Le groupe familial y voit un peu plus clair sur son avenir. Alors que la vente de l’enseigne commerciale était évoquée en fin d’année 2024, Gifi a finalement obtenu le soutien de ses banques pour, dit-il, "finaliser sa restructuration financière" et annonce la mise en place d’un conseil de surveillance et d’un directoire.
Une nouvelle gouvernance
Philippe Ginestet est nommé président du conseil de surveillance. Les commandes opérationnelles sont confiées à un directoire "qui sera nommé très prochainement". À 70 ans, l’emblématique fondateur et jusqu’à peu PDG reste, avec l’entité Groupe Philippe Ginestet (GPG), actionnaire principal. "Je quitte mes fonctions opérationnelles avec le sentiment du devoir accompli tant vis-à-vis de nos équipes, de nos fournisseurs mais aussi de tout le Villeneuvois. Ce changement de gouvernance avec désormais un conseil de surveillance et un directoire, s’inscrit dans la volonté de préserver les racines de l’entreprise tout en renforçant le leadership de Gifi pour accompagner un plan de renouveau", déclare le dirigeant, "fier de permettre à Gifi de poursuivre son destin en toute sérénité".
Des garanties et un soutien des banques
Une fierté au prix de concessions non négligeables, outre le partage de la direction qui doit déjà lui coûter personnellement, lui le président patriarche qui incarne jusqu'à la voix des annonces dans les magasins.
Le dirigeant aurait aussi apporté des garanties sur son patrimoine et devra réinjecter 150 millions d'euros dans l'entreprise, selon les explications de son avocat à nos confrères de Sud Ouest. L'Etat injecterait 50 millions d'euros. Philippe Ginestet conserverait 60% du capital et les banques obtiendraient 40%.

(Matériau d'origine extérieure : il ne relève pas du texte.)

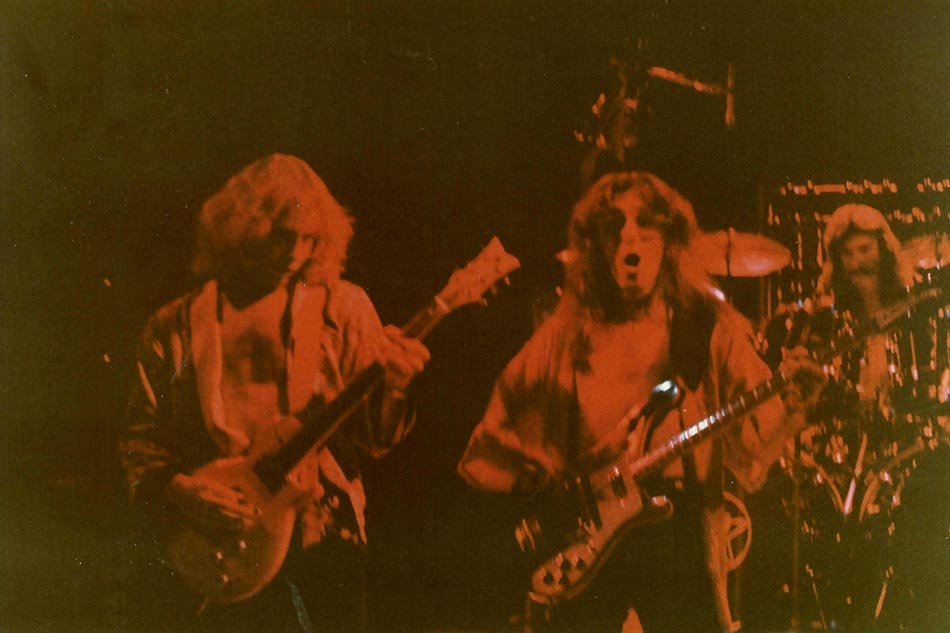 Rush 'A Farewell to Kings' Tour Pictures - Memorial Auditorium - Chattanooga, Tennessee - March 21st, 1978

Un plan stratégique à trois ans
Cet accord intervient après des mois de discussions pendant lesquels, reconnaît Gifi, "toutes les solutions ont été étudiées, y compris l'adossement". L'accord final "donne de nouvelles perspectives" tout en permettant au groupe de conserver son indépendance.
"Ces deux dernières années furent un défi historique à relever pour sauver l'œuvre de toute une vie"
La nouvelle gouvernance aura en charge le pilotage d’un plan stratégique à trois ans, "pour le renouveau du groupe". Il sera axé, explique le groupe, sur un nouvel élan commercial (innovation, prix) et un plan d’économies (marketing, logistique).
Deux années qui ont tout changé
Le groupe sort de deux années très compliquées, qualifiées de "défi historique à relever pour sauver l’œuvre de toute une vie", estime Philippe Ginestet. En dépit d’une "croissance ininterrompue durant 42 ans" souligne l’entreprise et une rentabilité constamment positive, le groupe a rencontré des difficultés financières en 2023 et 2024, qu’il justifie par "l’implantation très difficile d’un nouveau système de gestion informatique sur l’ensemble du réseau, qui a paralysé pendant de nombreux mois la visibilité sur les stocks, les approvisionnements et la gestion". Il pointe aussi du doigt une météo défavorable en 2024 à la vente de produits printemps/été et une concurrence accrue.
Gifi avait ainsi été contraint de solliciter les banques début 2024 pour rééchelonner sa dette. Un accord avait rapidement été trouvé lui consentant deux ans pour rembourser ses PGE.
1,2 milliard d’euros de chiffre d’affaires
En ce début 2025, le groupe annonce des ventes qui repartent à la hausse (+ 15 %) avec les soldes et un chiffre d’affaires 2024 de 1,2 milliard d’euros. Fondé en 1981, Gifi comprend aujourd’hui 630 points de vente en France et à l’international, et 6 000 salariés. Il vante ses "nombreux leviers de rebond", notamment son million de mètres carrés de magasins, entrepôts et bureaux, ses 20 000 références et ses 10 millions de clients détenteurs d’une carte de fidélité.
"Nos idées de génie ont un bel avenir", assure Philippe Ginestet.